For the regression task on the filtered Davis dataset, we compared the proposed MGraphDTA with SOTA methods in this dataset, which were MDeePred,²¹ CGKronRLS,⁶³ and DeepDTA.² We used root mean square error (RMSE, the smaller the better), CI, and Spearman rank correlation (the higher the better) as performance indicators following MDeePred. The whole dataset was randomly divided into six parts; five of them were used for fivefold cross-validation and the remaining part was used as the independent test dataset. The final performance was evaluated on the independent test dataset following MDeePred. Note that the data points in each fold are exactly the same as MDeePred for a fair comparison.

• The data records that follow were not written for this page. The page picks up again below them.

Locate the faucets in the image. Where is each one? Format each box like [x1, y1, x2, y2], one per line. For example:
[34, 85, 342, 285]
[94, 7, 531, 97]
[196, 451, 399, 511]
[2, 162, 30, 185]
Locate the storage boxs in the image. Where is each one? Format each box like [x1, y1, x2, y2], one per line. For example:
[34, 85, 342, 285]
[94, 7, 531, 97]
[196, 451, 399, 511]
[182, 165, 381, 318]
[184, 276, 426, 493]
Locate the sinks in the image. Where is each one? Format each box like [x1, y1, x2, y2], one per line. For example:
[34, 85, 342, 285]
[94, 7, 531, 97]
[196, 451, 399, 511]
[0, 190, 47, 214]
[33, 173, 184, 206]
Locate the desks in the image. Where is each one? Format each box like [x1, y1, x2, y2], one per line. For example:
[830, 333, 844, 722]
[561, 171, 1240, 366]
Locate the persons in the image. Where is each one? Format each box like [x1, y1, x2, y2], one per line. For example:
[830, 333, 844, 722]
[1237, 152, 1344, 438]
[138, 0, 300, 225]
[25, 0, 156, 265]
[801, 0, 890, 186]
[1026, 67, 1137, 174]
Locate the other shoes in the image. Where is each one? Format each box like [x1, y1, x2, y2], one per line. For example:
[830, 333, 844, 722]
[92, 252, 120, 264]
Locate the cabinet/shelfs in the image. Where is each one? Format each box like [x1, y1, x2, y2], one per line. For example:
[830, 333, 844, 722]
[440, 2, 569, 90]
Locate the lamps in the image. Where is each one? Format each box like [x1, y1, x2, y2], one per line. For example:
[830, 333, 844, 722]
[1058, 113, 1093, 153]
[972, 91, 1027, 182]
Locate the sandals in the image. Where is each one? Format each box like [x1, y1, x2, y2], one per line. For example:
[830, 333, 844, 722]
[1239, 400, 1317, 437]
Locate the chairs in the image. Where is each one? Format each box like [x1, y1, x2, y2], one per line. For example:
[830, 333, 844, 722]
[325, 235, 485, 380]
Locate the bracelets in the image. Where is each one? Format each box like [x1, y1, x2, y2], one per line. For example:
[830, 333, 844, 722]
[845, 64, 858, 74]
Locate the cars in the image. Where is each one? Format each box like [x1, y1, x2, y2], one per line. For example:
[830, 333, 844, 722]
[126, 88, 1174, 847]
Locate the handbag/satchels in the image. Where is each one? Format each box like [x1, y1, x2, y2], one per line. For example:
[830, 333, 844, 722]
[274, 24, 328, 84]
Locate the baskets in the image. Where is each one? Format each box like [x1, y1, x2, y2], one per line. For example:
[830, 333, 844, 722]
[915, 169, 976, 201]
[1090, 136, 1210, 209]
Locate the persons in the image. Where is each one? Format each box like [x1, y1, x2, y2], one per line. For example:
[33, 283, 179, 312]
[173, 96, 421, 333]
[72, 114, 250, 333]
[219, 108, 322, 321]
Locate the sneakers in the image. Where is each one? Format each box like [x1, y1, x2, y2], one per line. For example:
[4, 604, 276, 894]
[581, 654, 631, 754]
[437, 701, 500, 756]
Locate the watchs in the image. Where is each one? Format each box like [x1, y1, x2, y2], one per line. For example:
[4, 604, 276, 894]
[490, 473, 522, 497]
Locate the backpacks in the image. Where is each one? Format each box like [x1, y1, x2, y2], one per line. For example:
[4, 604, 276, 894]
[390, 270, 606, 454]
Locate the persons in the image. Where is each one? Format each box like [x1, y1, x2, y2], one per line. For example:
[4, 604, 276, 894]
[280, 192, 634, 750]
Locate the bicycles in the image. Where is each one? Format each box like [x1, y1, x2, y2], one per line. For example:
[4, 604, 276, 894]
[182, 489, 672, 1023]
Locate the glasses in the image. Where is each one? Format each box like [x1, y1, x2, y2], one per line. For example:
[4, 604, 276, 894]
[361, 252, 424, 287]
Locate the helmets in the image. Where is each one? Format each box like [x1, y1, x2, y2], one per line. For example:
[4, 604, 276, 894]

Tables 3 and 4 summarize the predictive performance of MGraphDTA and previous models on the Davis, KIBA, and Metz datasets. The graph-based methods surpassed CNN-based and recurrent neural network (RNN) based methods, which demonstrates the potential of graph neural networks in DTA prediction. Since CNN-based and RNN-based models represent the compounds as strings, the predictive capability of a model may be weakened without considering the structural information of the molecule. In contrast, the graph-based methods represent compounds as graphs and capture the dependence of graphs via message passing between the vertices of graphs. Compared to other graph-based methods, MGraphDTA achieved the best performances as shown in Tables 3 and 4. The paired Student's t-test shows that the differences between MGraphDTA and other graph-based methods are statistically significant on the Metz dataset (p < 0.05). Moreover, MGraphDTA was significantly better than traditional PCM models on three datasets (p < 0.01). It is worth noting that FNN was superior to other traditional PCM models (p < 0.01), which is consistent with the previous studies.^11,12Table 5 summarizes the results of four methods in the filtered Davis dataset. It can be observed that MGraphDTA achieved the lowest RMSE. Overall, MGraphDTA showed impressive results on four benchmark datasets that exceed other SOTA DTA prediction models significantly, which reveals the validity of the proposed MGraphDTA.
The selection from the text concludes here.